The first sighting of Fo's work in the UK came with a version of Accidental Death of An Anarchist, a madcap farce adapted by Gavin Richards for his Belt and Braces company after Richards had spent stints with both 7:84 and Ken Campbell's Roadshow. Richards' productionn ran on the West End, and, in Thatcher's Britain, productions of Fo's work soon seemed to be everywhere.
Scotland's variety tradition seemed to be a kindred spirit of Fo's aesthetic, with Borderline's productions of Trumpets and Raspberries, Can't Pay? Won't Pay! and Mistero Buffo starring Robbie Coltrane tapping into the maestro's irreverent ribaldry.
Italy has always been politically volatile, and Fo and Rame suffered first hand from the forces of oppression. Following controversy over a sketch about the working conditions of construction workers, Fo and Rame were banned from Italian state television for fourteen years. In 1973, Rame was kidnapped by fascists, allegedly at the behest of establishment figures, and was tortured and raped while in captivity. Several years later, and with Fo readmitted to the TV fold, Mistero Buffo was condemned by the Vatican as 'the most blasphemous show in the history of television.'
More recently, Fo was sued by Italian senator Marcello Dell'Uttri regarding references to him in his 2003 play, The Two-Headed Anomaly. At the time, Dell'Uttri was on trial for money laundering. The play also poked fun at the shortness of then prime minister Silvio Berlusconi, whose fictional version was strapped to a chair and given electric shock treatment by Fo. It imagined too Vladimir Putin being shot dead by Chechen rebels while visiting Berlusconi's luxury villa, with the play's title refering to the subsequent transplanting of Putin's brain into Berlusconi's head.
Farrell's definitive biography, Dario Fo & Franca Rame – Harlequins of the Revolution, first published in 2001, is ripe for an update, particularly in light of this month's activity. Last week's Edinburgh performance of Fo's 2009 piece, Francis the Holy Jester, by his long-term collaborator Mario Pirovano, was a masterclass in the maestro's work.

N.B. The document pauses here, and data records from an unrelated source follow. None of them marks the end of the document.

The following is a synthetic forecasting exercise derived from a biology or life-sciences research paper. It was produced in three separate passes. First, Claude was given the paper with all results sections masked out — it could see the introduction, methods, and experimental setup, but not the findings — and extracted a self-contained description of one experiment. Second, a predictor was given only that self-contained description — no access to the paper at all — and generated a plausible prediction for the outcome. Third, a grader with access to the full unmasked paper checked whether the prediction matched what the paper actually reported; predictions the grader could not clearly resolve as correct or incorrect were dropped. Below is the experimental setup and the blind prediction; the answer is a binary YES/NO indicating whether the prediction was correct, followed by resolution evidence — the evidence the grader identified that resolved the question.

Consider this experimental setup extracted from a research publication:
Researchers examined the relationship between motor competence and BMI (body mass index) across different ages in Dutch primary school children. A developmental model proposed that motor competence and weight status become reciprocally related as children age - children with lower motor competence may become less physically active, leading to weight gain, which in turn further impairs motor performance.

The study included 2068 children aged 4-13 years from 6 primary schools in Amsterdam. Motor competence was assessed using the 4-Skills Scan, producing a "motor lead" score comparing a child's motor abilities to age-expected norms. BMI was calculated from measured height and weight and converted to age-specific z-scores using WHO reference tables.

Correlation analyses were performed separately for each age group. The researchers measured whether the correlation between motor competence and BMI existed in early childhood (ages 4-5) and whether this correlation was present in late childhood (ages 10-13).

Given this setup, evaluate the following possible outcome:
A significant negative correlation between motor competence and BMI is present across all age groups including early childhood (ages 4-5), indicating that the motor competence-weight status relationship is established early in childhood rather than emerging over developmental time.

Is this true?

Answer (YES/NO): NO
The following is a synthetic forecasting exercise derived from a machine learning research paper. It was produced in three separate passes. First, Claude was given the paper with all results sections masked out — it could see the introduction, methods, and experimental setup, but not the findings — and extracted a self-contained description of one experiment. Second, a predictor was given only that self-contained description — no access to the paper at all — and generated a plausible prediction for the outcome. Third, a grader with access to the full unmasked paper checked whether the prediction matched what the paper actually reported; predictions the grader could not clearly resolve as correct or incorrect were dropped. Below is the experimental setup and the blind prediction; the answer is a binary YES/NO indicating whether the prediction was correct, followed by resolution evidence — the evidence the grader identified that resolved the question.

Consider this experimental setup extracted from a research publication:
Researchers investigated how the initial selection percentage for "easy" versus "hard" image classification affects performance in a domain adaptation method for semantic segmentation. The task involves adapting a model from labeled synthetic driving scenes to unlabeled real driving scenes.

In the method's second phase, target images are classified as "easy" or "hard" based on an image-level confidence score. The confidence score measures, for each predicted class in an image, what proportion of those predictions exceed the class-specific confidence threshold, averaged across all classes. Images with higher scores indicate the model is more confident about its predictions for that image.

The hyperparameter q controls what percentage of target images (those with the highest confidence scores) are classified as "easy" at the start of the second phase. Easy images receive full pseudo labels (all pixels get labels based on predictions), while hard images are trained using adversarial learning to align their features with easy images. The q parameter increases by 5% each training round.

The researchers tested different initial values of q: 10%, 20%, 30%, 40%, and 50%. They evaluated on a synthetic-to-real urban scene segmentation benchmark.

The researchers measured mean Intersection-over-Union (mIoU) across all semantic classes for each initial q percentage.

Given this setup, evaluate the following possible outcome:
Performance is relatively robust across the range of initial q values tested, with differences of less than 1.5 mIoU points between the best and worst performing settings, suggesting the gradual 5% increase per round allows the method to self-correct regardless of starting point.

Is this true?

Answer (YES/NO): NO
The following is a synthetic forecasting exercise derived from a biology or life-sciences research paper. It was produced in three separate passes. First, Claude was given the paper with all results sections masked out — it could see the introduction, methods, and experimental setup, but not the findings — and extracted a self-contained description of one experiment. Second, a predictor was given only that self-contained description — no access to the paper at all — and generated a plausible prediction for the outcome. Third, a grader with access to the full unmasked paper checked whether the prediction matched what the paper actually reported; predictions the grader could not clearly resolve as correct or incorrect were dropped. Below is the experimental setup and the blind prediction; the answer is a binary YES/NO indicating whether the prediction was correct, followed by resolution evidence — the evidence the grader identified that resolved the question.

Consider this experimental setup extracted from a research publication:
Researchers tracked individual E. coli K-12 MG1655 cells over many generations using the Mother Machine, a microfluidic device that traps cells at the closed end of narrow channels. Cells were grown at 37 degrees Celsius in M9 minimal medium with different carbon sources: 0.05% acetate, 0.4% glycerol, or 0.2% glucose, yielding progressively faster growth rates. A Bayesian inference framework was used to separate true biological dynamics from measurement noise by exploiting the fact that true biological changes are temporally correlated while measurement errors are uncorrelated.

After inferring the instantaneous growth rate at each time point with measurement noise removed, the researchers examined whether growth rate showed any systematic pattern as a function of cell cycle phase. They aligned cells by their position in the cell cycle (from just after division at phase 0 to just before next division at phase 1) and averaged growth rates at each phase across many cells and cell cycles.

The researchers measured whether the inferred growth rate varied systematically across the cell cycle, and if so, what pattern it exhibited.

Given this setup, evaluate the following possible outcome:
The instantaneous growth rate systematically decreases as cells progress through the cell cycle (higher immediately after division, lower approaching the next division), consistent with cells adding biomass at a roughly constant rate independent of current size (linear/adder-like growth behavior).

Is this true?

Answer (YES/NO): NO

Fo's passing comes at a time when a new generation of theatre-makers are engaging with politics in a way that hasn't been seen so explicitly since the days of Fo's fellow travellers in Scotland, 7:84, Wildcat and Borderline, fused popular artforms and an oppositionist stance in a localised way that mirrored Fo's work. Work by some of these younger artists can be seen at Dancing With Colours, Whipping With Words, and the likes of Mark Thomas and Julia Taudevin can now be seen as Fo's torch-bearers.
It is to them Fo was speaking in his last interview, given to the Herald to tie in with the festival, and published just last week as he contemplated the state of a world in which politicians continue to brutalise opposition even as they appear to be beyond parody.
“There are times when society is not sure what is happening,” Fo said. “People in general may think there is nothing we can do about it, so even when an artist or a writer feels that people aren't behind them because they don't understand what is happening, it is important to continue using satire or irony. It is important to keep addressing people,” said the holiest jester of all, “so they can find the right way to go.”